The potential role of confounding factors must be taken into account. Clinical factors such as fatigue and cognitive deficits need to be considered; however, depression in patients with MS is a distinct symptom and is not explained by either fatigue or cognitive impairment. Although depressive symptoms were correlated to the level of disability measured with the EDSS, the relationship between hippocampal neuroinflammation and the BDI appeared to be independent of the EDSS; we did not observe a relationship between hippocampal [18F]PBR111 DVR and EDSS. We found that hippocampal neuroinflammation was correlated preferably to the cognitive, rather than the somatic, components of the BDI.
Most of the patients with MS studied were receiving disease-modifying treatment, which might have an effect, even if indirect, to reduce microglial activation and the range of variation in [18F]PBR111 DVR seen in our sample (63). The interaction between disease-modifying therapy, neuroinflammation, and depression is complex, as some disease-modifying therapies, such as interferon-β, might be associated with depression (64). Additionally, most of the patients with prominent depressive symptoms were on antidepressant treatments (five of six patients with current MDE) that could have further confounded the relationship between depressive symptoms and hippocampal neuroinflammation, by influencing the expression of depressive symptoms, the activation of microglia, or both (65). A longitudinal design will be needed in future work to define independent contributions of these factors.

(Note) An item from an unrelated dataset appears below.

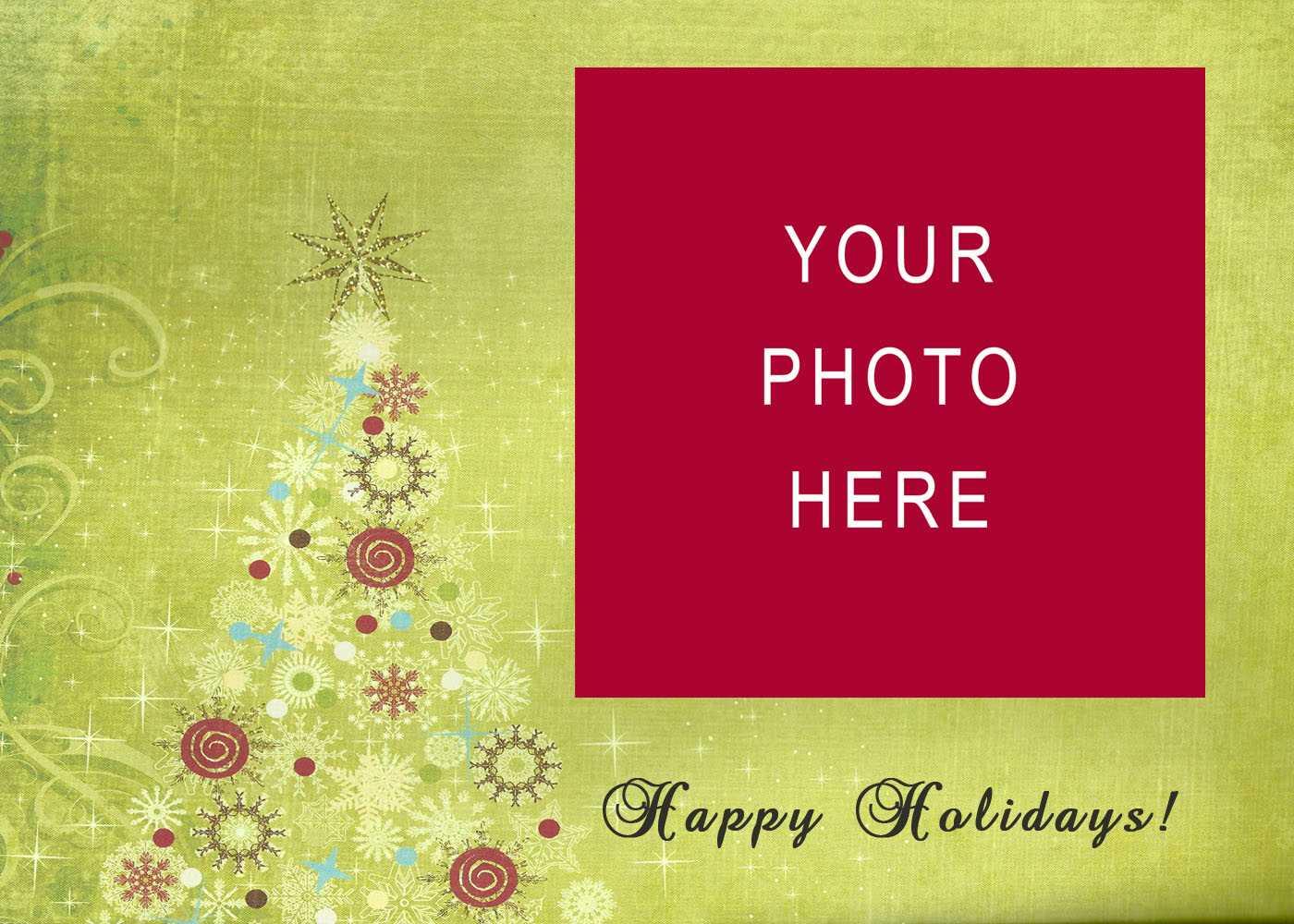 Holiday Card Templates | Madinbelgrade with regard to Free Holiday Photo Card Templates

In conclusion, our findings suggest that mediators of innate immunity in the hippocampus play a significant role in the pathophysiology of the affective dysregulation associated with MS. Our results provide novel insight into the relationship between hippocampal pathology and depressive symptoms in MS and, in conjunction with other observations cited in this article, support a pathogenic role of chronic neuroinflammation in the genesis of depression in MS. Control of neuroinflammatory disease processes may be a rational treatment for depression in patients with MS. This paradigm also suggests a possible role for immune-modulating treatment for major depressive disorder in other contexts.
Acknowledgments and Disclosures
This work was supported by the GlaxoSmithKline (GSK)/Wellcome Trust Clinical Training Fellowship in Translational Medicine and Therapeutics awarded through Imperial College London (to AC), Imperial College National Institute of Health Research Biomedical Research Centre, and National Institute of Health Research/Wellcome Trust Clinical Research Facility.
GSK contributed positron emission tomography scanning time and operational support for the study.
We thank the study participants for their patience and collaboration. Some participants in this study were recruited through the Patient Research Cohort: Rapidly Evolving Multiple Sclerosis trial funded by the United Kingdom Medical Research Council Ref. No. G0800679 (PAM).
We thank Bayer and Australian Nuclear Science and Technology Organisation for providing preclinical data on [18F]PBR111.
We thank all the staff of Imanova, in particular, Awet Tewolde, Rahul Dimber, Yvonne Lewis, Michelle Cunneen, James Anscombe, Mark Tanner, and Ineke de Meer for their excellent support to the study.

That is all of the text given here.